**GIVEN ENTRIES**:

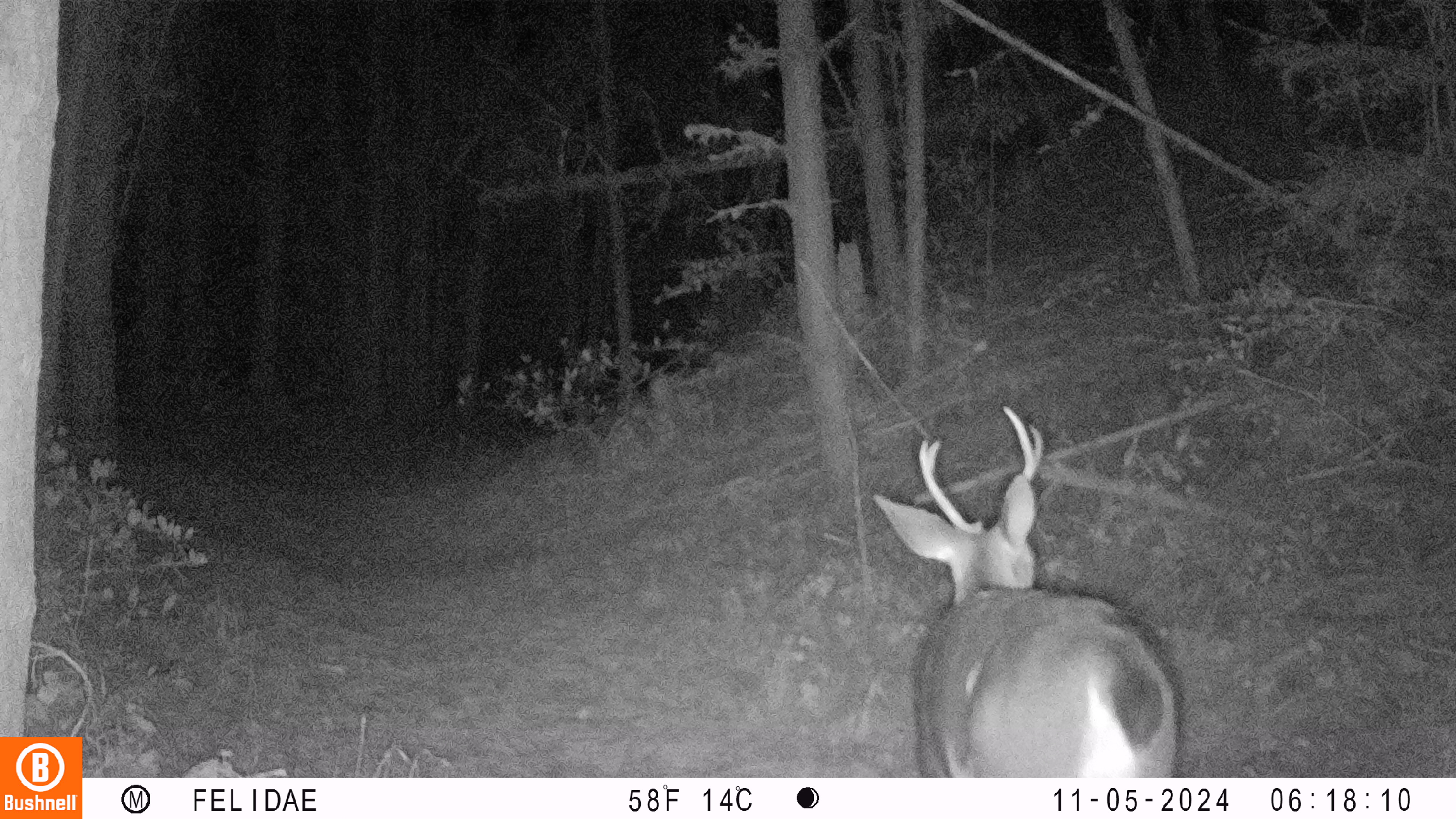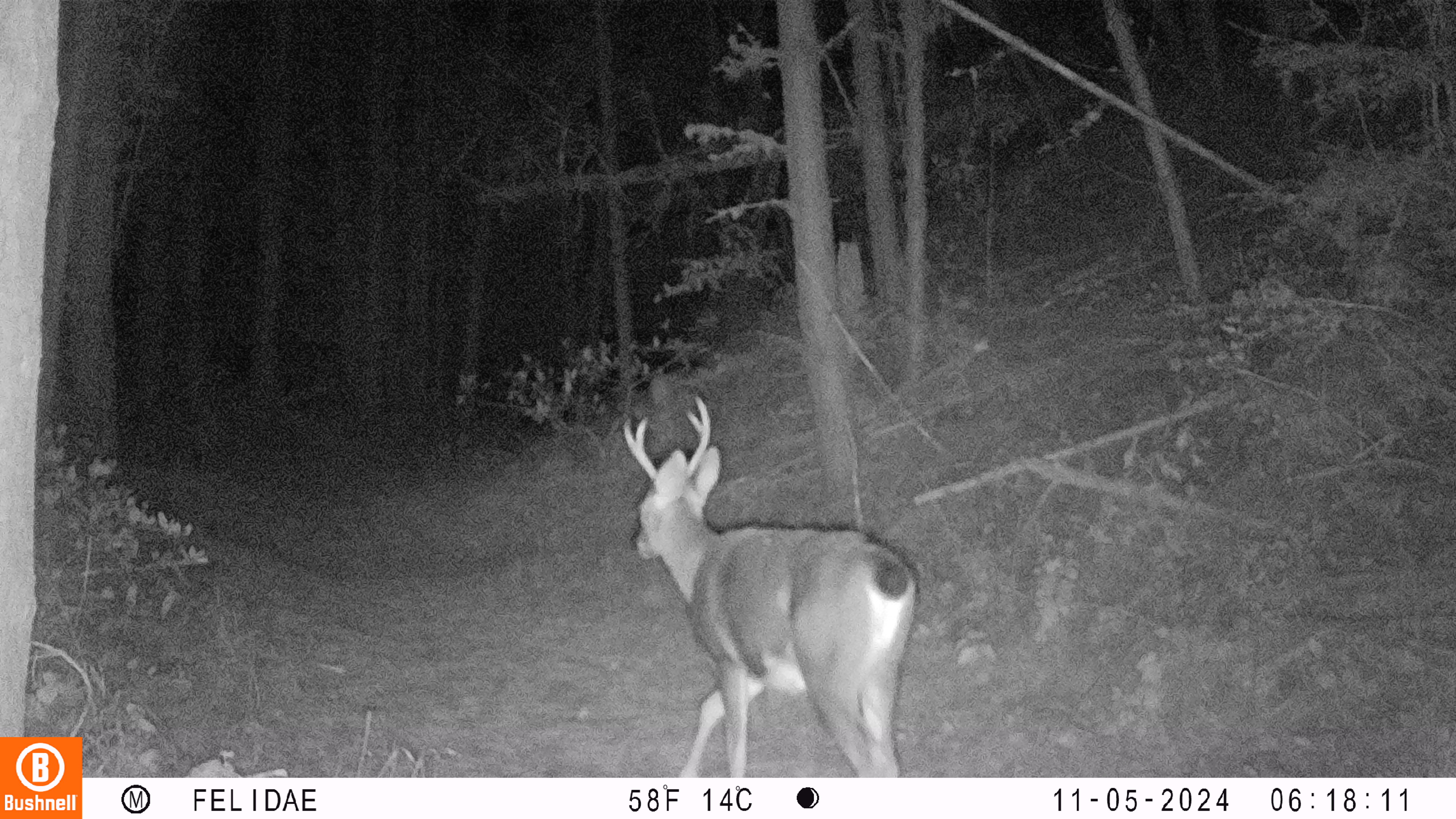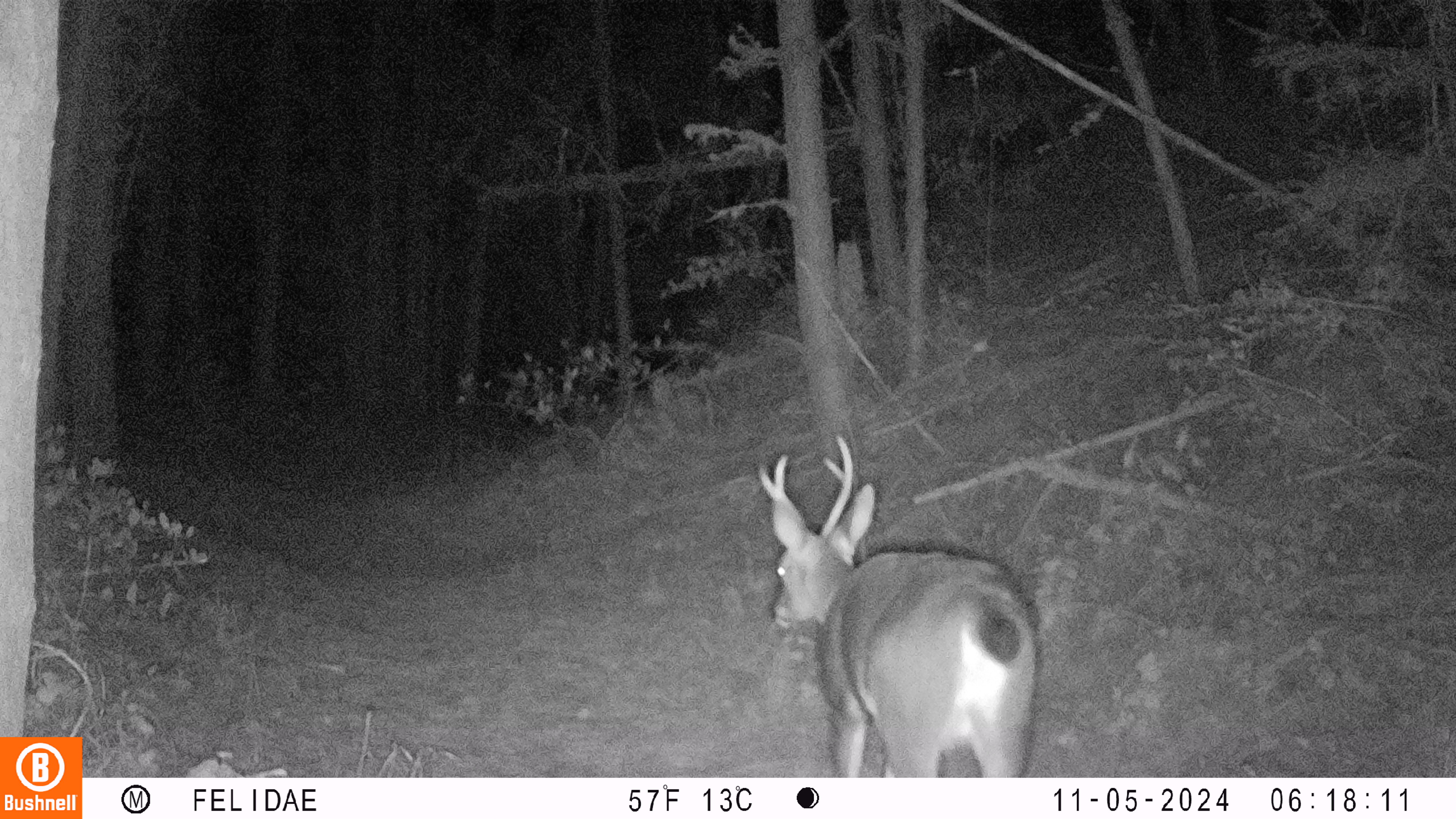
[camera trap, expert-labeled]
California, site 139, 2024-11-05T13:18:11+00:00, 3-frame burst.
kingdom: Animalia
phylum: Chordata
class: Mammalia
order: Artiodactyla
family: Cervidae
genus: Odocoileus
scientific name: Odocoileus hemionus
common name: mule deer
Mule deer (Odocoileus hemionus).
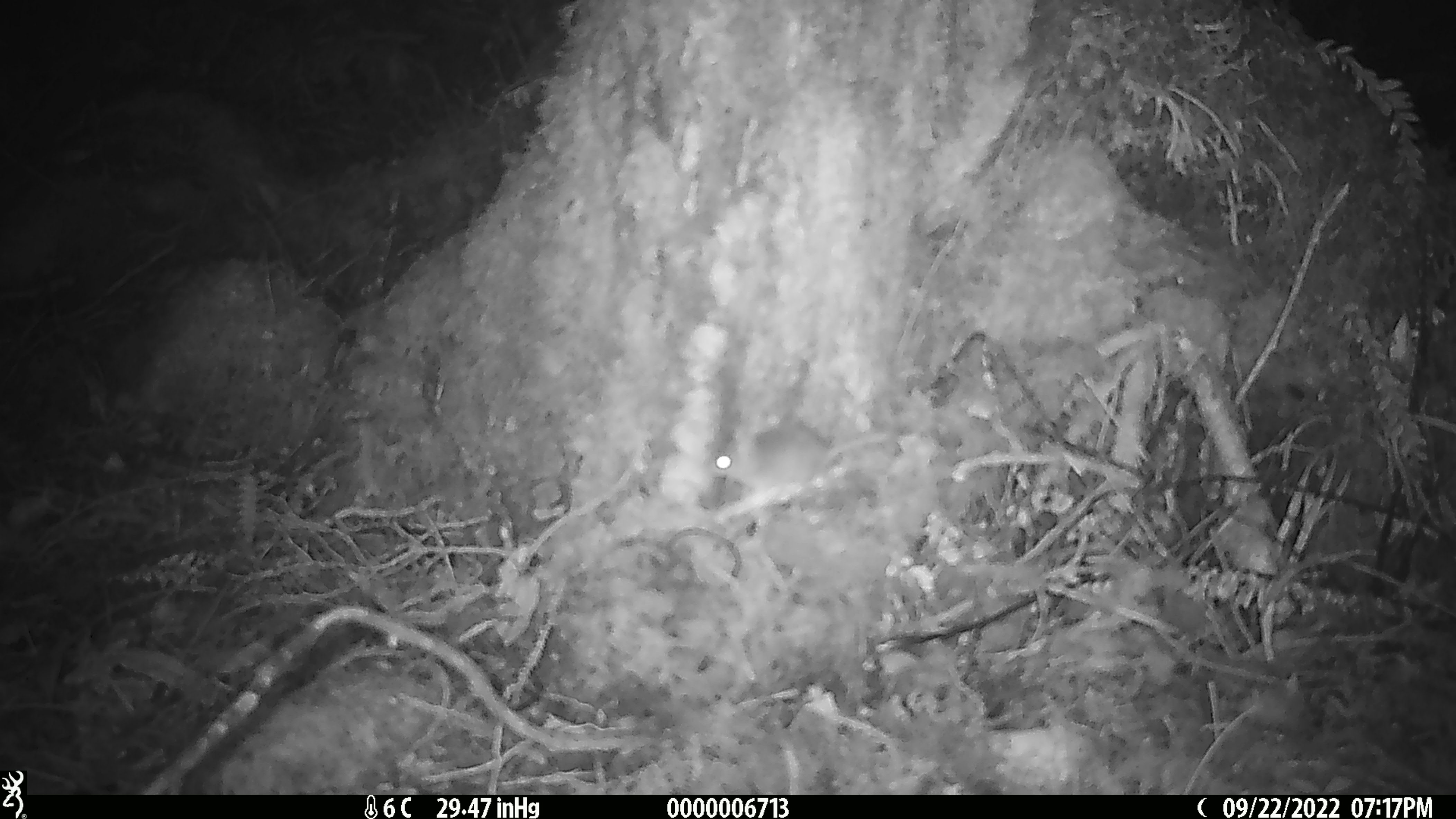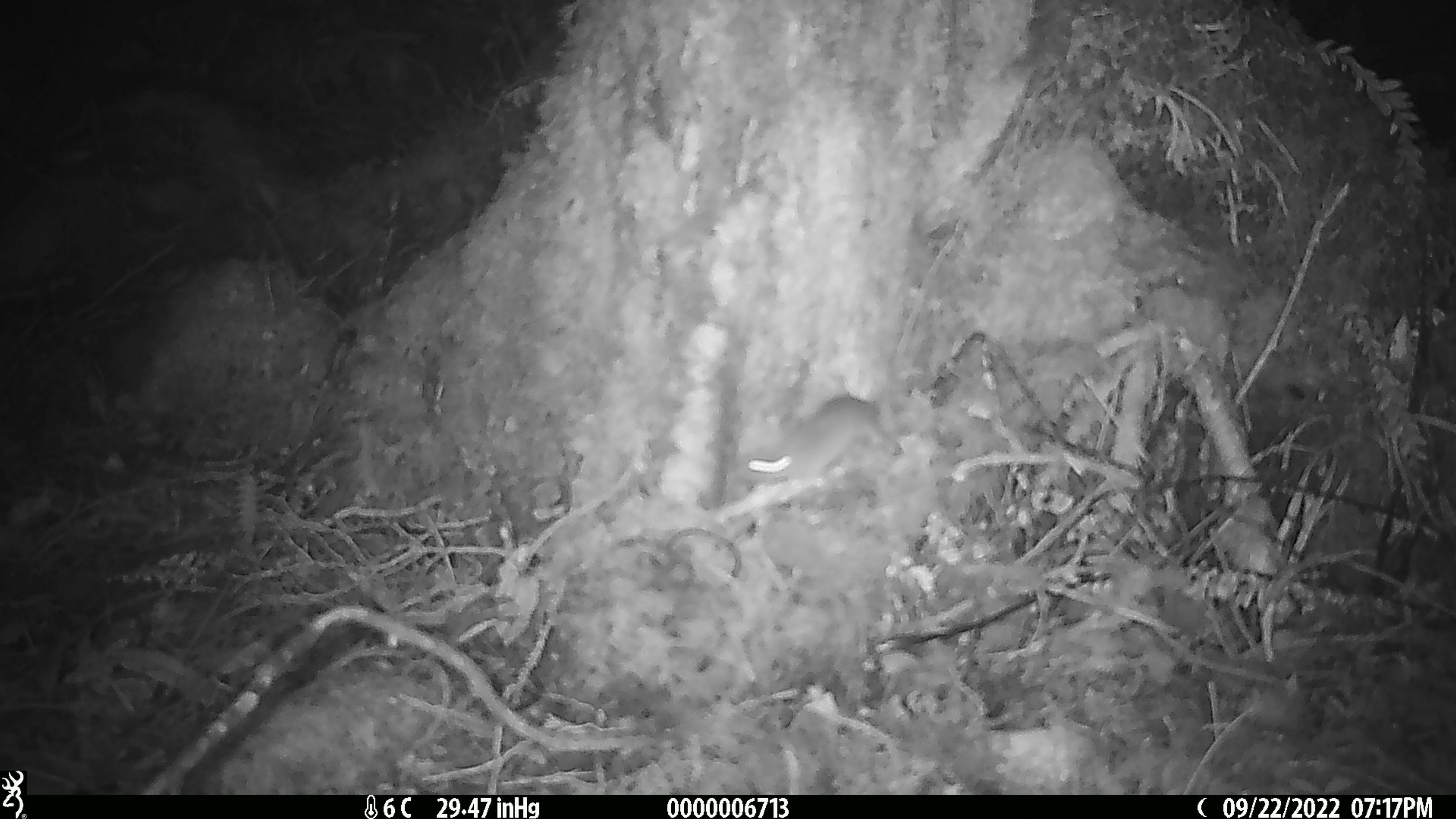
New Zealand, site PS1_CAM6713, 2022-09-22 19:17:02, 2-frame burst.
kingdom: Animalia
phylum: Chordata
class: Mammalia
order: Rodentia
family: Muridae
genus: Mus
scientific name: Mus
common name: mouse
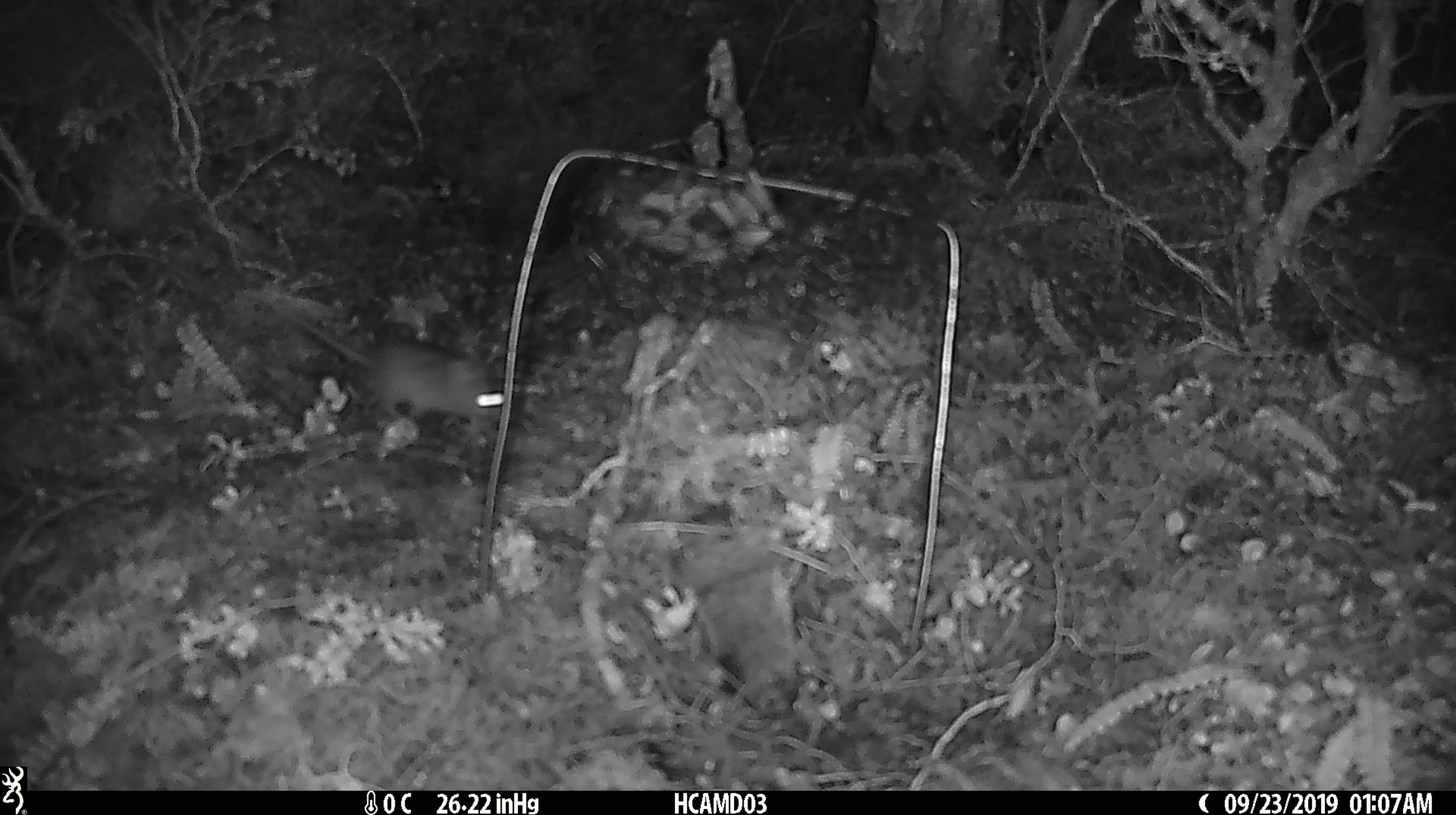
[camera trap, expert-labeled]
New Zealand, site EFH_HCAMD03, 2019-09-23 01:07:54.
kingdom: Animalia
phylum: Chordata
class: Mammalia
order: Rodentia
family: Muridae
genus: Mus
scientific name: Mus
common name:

**TASK OBJECTIVE**:
Set the listing down in full and exactly. Pictures within it should not appear in the copy.

**TASK RESPONSE**:
[camera trap, expert-labeled]
California, site 139, 2024-11-05T13:18:11+00:00, 3-frame burst.
kingdom: Animalia
phylum: Chordata
class: Mammalia
order: Artiodactyla
family: Cervidae
genus: Odocoileus
scientific name: Odocoileus hemionus
common name: mule deer
Mule deer (Odocoileus hemionus).
New Zealand, site PS1_CAM6713, 2022-09-22 19:17:02, 2-frame burst.
kingdom: Animalia
phylum: Chordata
class: Mammalia
order: Rodentia
family: Muridae
genus: Mus
scientific name: Mus
common name: mouse
[camera trap, expert-labeled]
New Zealand, site EFH_HCAMD03, 2019-09-23 01:07:54.
kingdom: Animalia
phylum: Chordata
class: Mammalia
order: Rodentia
family: Muridae
genus: Mus
scientific name: Mus
common name:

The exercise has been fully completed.